- Task to carry out
Quote all of the data below word for word, omitting the pictures.

(Spatial question data, in rows)

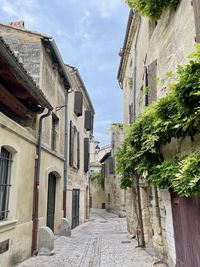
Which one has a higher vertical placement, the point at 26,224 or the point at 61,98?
the point at 61,98

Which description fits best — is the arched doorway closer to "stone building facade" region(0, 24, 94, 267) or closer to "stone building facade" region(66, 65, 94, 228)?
"stone building facade" region(0, 24, 94, 267)

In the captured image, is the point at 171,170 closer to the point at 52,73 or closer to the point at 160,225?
the point at 160,225

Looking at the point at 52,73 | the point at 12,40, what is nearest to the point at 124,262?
the point at 52,73

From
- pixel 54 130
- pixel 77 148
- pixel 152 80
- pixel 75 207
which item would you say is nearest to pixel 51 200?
pixel 54 130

- Result of this task
Which one has a higher vertical placement, the point at 26,224 or the point at 61,98?
the point at 61,98

Which description fits best — is the arched doorway closer to "stone building facade" region(0, 24, 94, 267) or closer to "stone building facade" region(66, 65, 94, 228)?
"stone building facade" region(0, 24, 94, 267)

In the captured image, is the point at 171,170 closer to the point at 52,73 or closer to the point at 160,225?
the point at 160,225

Looking at the point at 52,73 | the point at 12,40, what is nearest to the point at 124,262?
the point at 52,73

From
- pixel 54 130
- pixel 77 148
- pixel 152 80
- pixel 75 207
which item would you say is nearest to pixel 51 200?
pixel 54 130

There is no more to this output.